Excerpts from a dataset:
★ ★ ★ ★ ★

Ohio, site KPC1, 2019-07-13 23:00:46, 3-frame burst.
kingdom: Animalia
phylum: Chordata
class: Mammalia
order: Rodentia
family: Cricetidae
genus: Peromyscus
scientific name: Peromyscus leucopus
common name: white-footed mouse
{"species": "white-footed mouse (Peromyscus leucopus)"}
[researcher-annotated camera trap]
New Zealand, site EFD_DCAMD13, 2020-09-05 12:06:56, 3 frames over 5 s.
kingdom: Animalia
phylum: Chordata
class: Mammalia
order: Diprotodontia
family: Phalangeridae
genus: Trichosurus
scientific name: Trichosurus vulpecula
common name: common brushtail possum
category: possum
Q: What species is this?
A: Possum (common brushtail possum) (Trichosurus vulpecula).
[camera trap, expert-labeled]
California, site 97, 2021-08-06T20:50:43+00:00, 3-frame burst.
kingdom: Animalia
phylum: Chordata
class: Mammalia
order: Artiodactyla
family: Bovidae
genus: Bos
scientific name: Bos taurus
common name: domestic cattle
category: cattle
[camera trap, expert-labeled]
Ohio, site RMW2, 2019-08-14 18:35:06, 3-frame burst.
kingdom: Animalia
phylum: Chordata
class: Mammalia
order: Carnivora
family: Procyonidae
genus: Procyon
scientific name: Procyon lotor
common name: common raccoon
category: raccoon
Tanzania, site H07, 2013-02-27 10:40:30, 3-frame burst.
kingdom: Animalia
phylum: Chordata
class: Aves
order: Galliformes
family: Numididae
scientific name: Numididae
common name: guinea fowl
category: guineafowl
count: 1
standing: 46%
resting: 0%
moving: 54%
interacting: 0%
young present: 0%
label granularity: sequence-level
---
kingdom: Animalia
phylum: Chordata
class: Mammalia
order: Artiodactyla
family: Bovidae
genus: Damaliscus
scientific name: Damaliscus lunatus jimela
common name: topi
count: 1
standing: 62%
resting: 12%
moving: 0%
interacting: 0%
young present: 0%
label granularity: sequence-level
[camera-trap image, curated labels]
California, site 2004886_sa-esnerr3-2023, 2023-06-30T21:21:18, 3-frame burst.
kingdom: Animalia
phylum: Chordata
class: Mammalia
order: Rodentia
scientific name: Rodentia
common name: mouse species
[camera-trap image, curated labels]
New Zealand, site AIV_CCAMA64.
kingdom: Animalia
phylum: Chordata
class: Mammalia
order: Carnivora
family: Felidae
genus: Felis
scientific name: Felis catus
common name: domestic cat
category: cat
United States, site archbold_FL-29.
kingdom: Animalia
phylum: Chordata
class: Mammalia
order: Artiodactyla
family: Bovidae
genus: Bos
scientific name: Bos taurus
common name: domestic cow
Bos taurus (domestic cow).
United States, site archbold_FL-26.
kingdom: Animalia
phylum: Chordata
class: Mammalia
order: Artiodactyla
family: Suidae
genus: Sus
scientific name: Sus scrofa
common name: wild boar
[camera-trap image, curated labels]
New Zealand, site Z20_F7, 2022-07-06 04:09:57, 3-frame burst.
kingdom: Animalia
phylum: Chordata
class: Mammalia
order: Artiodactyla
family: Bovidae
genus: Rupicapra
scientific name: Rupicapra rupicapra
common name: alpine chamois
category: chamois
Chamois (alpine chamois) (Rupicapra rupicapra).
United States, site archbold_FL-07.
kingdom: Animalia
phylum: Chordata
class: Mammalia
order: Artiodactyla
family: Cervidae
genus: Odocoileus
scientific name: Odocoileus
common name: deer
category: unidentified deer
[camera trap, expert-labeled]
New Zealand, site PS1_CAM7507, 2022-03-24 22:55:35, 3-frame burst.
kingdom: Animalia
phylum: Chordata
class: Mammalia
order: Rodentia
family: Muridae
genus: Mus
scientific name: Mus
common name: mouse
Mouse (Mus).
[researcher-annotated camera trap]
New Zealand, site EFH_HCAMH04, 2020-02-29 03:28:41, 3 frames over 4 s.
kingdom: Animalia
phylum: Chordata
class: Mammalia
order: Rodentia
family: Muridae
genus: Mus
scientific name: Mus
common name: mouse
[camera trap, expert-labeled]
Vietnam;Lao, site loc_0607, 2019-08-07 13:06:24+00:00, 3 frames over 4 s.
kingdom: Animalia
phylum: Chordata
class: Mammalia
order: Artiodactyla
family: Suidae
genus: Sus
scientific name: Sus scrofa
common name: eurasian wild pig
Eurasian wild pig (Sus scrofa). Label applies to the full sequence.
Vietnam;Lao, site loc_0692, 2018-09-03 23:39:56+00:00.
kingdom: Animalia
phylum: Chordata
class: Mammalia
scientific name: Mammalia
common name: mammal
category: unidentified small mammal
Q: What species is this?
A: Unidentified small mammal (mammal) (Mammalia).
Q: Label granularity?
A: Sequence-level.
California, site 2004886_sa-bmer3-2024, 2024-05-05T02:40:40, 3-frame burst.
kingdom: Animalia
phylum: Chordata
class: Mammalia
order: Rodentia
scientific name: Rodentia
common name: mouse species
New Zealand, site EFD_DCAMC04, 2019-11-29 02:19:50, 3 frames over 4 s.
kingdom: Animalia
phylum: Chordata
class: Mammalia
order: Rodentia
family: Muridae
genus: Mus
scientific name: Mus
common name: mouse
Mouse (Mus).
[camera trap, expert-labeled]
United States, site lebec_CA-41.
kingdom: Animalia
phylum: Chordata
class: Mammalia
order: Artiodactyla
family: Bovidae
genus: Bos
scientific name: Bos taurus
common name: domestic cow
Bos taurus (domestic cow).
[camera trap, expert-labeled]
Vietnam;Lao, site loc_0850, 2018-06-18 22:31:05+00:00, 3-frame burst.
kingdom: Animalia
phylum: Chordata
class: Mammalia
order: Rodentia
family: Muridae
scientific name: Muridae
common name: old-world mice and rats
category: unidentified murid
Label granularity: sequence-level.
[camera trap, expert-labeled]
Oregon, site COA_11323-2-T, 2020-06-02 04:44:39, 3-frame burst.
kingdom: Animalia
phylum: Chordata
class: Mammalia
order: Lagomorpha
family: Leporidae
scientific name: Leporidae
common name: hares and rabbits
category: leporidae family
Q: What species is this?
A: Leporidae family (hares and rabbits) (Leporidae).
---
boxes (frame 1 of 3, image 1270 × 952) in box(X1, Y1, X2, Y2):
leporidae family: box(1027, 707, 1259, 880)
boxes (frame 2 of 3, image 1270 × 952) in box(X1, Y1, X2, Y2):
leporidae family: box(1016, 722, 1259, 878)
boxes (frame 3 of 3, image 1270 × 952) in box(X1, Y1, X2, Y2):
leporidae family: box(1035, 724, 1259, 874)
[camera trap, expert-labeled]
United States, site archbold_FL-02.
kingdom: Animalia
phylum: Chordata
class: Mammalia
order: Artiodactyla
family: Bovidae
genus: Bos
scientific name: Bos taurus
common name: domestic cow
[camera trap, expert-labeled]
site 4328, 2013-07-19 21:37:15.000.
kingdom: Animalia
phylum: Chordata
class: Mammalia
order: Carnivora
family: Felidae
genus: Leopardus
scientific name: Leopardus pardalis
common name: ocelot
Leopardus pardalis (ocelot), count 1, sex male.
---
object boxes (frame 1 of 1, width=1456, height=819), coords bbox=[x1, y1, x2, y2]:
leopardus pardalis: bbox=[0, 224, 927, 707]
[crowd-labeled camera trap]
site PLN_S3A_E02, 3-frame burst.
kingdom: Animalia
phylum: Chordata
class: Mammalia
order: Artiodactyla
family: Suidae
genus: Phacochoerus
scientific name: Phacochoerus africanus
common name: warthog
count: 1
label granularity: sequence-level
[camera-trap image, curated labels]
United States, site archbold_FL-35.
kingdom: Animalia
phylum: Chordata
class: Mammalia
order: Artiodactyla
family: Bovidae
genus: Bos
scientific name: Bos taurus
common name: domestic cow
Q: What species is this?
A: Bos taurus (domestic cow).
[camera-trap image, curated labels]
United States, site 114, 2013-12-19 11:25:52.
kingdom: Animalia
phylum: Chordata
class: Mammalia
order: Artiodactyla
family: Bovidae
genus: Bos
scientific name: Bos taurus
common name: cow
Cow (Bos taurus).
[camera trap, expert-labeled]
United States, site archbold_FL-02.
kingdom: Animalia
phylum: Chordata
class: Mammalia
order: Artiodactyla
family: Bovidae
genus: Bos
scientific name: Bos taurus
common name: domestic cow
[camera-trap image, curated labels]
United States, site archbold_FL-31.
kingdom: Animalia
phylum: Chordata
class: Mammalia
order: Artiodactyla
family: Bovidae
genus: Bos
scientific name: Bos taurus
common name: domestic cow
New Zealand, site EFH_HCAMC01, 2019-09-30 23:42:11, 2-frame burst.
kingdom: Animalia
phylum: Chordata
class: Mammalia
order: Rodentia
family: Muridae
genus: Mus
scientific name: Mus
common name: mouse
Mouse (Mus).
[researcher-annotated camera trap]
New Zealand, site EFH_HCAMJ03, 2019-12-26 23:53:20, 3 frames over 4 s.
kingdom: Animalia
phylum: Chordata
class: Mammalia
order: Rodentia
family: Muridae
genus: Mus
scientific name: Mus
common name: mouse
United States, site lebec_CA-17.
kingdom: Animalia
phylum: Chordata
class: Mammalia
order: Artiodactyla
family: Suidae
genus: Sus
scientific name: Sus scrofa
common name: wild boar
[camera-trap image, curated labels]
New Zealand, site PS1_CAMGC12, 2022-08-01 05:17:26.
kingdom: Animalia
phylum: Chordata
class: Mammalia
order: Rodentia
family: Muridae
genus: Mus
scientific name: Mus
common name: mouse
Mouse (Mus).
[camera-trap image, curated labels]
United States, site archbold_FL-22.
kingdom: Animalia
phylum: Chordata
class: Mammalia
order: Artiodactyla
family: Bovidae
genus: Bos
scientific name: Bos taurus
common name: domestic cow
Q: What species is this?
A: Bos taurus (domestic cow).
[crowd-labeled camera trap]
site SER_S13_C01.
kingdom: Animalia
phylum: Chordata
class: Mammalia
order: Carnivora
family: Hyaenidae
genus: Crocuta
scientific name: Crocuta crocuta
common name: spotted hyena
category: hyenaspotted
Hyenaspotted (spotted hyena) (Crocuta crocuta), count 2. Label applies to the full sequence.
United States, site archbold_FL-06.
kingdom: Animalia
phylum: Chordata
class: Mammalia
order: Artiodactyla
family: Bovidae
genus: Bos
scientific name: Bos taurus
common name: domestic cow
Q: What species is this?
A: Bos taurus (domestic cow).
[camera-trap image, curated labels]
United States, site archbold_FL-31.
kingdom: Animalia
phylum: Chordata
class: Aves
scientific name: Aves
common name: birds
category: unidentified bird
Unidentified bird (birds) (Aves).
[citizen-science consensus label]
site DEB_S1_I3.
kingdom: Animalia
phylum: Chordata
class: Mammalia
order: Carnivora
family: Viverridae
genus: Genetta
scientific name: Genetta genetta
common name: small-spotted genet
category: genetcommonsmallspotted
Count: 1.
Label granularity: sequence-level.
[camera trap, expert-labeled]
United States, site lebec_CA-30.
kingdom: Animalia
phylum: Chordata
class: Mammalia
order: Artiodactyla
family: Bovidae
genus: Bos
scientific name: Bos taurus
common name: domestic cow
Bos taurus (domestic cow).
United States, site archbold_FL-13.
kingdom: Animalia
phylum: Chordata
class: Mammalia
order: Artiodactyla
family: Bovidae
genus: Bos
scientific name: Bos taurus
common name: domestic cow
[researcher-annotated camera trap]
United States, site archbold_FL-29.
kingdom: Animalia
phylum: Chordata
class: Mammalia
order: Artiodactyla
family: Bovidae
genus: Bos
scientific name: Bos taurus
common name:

★ ★ ★ ★ ★

=== TASK OBJECTIVE ===
Nothing beyond the line containing "genus: Trichosurus" is to be output; the lines above, from the first one onward to that line, are to be transcribed exactly.

=== RESULT BELOW ===
Ohio, site KPC1, 2019-07-13 23:00:46, 3-frame burst.
kingdom: Animalia
phylum: Chordata
class: Mammalia
order: Rodentia
family: Cricetidae
genus: Peromyscus
scientific name: Peromyscus leucopus
common name: white-footed mouse
{"species": "white-footed mouse (Peromyscus leucopus)"}
[researcher-annotated camera trap]
New Zealand, site EFD_DCAMD13, 2020-09-05 12:06:56, 3 frames over 5 s.
kingdom: Animalia
phylum: Chordata
class: Mammalia
order: Diprotodontia
family: Phalangeridae
genus: Trichosurus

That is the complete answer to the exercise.